Biais d'engagement
Découvrez le biais d'engagement et ses effets néfastes lors de la gestion d'un projet. L'escalade de l'engagement est un biais cognitif qui se défini par un comportement de persistance dans une voie ou une direction malgré des signaux négatifs reçus. Plutôt que changer de cap, nous persistons dans la mauvaise direction.
Découvrez le biais d'engagement et ses effets.
Connaissez-vous le point commun entre la guerre du Vietnam et la Philharmonie de Paris ? Non ? La réponse est pourtant précisément liée au biais cognitif que je vais vous décrire aujourd'hui : ils ont tous les 2 été victimes de l’escalade d’engagement ! (ou biais d’engagement). Son principe : Lorsqu’un individu ou un groupe d’individus est confronté à des résultats de plus en plus négatifs issus d’une décision initiale, il aura tout de même tendance à persévérer dans sa décision, avec pour conséquence une accumulation toujours plus importante de ces effets négatifs. Ce biais a initialement été découvert en 1976 par le chercheur Barry Staw. Pour ce faire, ce chercheur a demandé à des étudiants d’une école de commerce d’imaginer être les chefs d’une entreprise fictive, et de devoir choisir d’allouer un fonds d’investissement à l’une des 2 filiales de leur entreprise. Dans un second temps, il leur a ensuite expliqué que leur investissement, plusieurs années après, s’était révélé être un échec total. Puis il leur a demandé une nouvelle fois de choisir à quelle filiale ils souhaitaient allouer un nouvel investissement. Contre toute logique, une majorité d’étudiants choisissaient d’allouer leur second investissement à la même filiale, alors même qu’ils avaient connaissance de l’échec initial. Et cet effet ne s’observe malheureusement pas que dans les expériences des chercheurs en psychologie. Pour revenir aux exemples cités plus haut, dans le cadre de la guerre du Vietnam, une dépense toujours plus importante sur plus de 19 ans a eu des coûts majeurs en termes de vies humaines et de moyens financiers et matériels, alors même qu’aucun résultat significatif ne venait justifier cet enlisement. Pour la Philharmonie de Paris, c’est une réévaluation successive des coûts du projet qui a fait passer l'estimation initiale de 173 millions d'euros en 2006, à 534,7 millions en 2015, soit plus de 3 fois son prix !
Mais pourquoi donc un tel acharnement à poursuivre les efforts dans une direction qui s’enlise de plus en plus ?
Selon la littérature scientifique, il existerait 4 types de déterminants impliqués dans l’émergence de ce biais :
Les causes liées au projet, qui concernent les caractéristiques intrinsèques du projet : Pourquoi avoir pris cette décision initiale ? Quelle est la rentabilité finale espérée ? Quel coût représenterait l’arrêt total du projet ?

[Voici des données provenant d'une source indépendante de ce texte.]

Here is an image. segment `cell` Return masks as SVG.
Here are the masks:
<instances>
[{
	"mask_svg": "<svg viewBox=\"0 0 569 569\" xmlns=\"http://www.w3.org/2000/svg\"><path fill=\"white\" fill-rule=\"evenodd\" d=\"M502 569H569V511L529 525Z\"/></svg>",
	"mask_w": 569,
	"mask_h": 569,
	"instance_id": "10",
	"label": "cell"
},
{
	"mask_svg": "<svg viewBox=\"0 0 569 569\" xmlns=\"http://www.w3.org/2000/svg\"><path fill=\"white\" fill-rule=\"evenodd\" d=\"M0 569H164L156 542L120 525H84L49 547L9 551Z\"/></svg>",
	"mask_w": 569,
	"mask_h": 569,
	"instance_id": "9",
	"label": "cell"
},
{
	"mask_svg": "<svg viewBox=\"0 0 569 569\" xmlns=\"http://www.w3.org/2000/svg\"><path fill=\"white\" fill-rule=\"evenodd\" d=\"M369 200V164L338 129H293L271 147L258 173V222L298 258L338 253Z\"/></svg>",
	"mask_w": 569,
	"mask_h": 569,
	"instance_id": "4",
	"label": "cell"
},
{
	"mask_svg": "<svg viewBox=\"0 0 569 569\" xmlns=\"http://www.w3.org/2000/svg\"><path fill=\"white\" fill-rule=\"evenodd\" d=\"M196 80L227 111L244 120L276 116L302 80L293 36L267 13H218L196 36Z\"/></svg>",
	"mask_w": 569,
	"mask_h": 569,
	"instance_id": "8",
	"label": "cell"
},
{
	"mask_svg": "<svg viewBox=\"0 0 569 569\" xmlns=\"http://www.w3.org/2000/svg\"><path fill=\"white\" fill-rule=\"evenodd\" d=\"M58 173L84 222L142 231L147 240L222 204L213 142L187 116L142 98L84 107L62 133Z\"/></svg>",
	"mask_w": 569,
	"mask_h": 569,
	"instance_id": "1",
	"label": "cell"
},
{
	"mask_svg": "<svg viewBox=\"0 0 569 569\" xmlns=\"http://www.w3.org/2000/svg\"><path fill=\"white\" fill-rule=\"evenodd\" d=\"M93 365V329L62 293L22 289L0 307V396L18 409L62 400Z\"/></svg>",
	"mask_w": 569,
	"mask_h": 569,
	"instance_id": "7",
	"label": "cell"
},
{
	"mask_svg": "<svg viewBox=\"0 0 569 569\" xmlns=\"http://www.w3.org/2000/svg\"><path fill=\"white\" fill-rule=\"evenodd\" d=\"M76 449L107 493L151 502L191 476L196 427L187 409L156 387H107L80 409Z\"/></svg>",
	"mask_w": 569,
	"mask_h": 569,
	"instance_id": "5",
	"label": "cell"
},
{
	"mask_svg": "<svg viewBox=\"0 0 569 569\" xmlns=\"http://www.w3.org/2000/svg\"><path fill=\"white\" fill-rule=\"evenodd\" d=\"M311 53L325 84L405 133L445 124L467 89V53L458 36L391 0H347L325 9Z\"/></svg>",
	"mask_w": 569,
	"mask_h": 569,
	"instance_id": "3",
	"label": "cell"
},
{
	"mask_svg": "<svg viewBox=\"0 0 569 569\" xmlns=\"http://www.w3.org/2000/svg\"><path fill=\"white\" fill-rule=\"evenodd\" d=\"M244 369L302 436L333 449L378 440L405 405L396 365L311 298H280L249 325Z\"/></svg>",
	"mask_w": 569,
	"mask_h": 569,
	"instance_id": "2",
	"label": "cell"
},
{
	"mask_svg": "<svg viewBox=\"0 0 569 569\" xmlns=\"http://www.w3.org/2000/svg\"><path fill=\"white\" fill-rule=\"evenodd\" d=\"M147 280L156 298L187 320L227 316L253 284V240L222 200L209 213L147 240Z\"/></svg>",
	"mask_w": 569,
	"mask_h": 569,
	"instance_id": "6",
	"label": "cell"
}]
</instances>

Les causes psychologiques, qui regroupent les influences d’ordre cognitives et émotionnelles qui entraînent cette tendance à persévérer dans une direction pourtant négative : besoin de justifier la pertinence de la décision initiale, biais de confirmation, peur de l’échec
Les causes sociales, qui regroupent l’influence des pairs sur la prise de décision et peuvent freiner la remise en question : la volonté d’éviter à tout prix la honte publique de l’échec, l’importance du projet pour son N+1
Les causes organisationnelles, qui regroupent les caractéristiques intrinsèques à l’organisation : complexité des démarches administratives pour arrêter le projet, le nombre de petits projets associés
Conclusion
Autrement dit, de nombreux facteurs internes à une structure peuvent agir sur la décision de poursuivre des efforts dans un projet, même lorsque les résultats sont négatifs. Et ce biais peut également avoir un impact important sur les tests utilisateurs ! Dans ce type contexte, le biais d’engagement aura pour conséquences probables de réduire l’objectivité et l’utilité des tests réalisés. En effet, conduire un test utilisateur fait courir le risque de recevoir des critiques négatives sur son produit, et donc de devoir changer d’orientation ou d’y apporter des modifications significatives. L’escalade d’engagement peut ainsi conduire une personne a inconsciemment influencer les réponses apportées au test utilisateur pour qu’elles confirment cette orientation initiale, ou encore de discréditer les avis qui contrediraient cette orientation. Face à des avis négatifs qui pourraient remettre en question la finalisation ou la commercialisation d’un produit (sur lequel une équipe travaille depuis plusieurs mois), il peut être tentant de se focaliser sur les avis positifs pour justifier la poursuite de la direction initiale. C’est pourquoi, lors de ce type de tests, il est généralement recommandé de recueillir l’avis d’une personne externe à l’entreprise. Cela permettra de réduire au maximum l’influence que peut avoir l’entreprise sur l’avis de cette personne, et garantira ainsi l’objectivité de ses retours.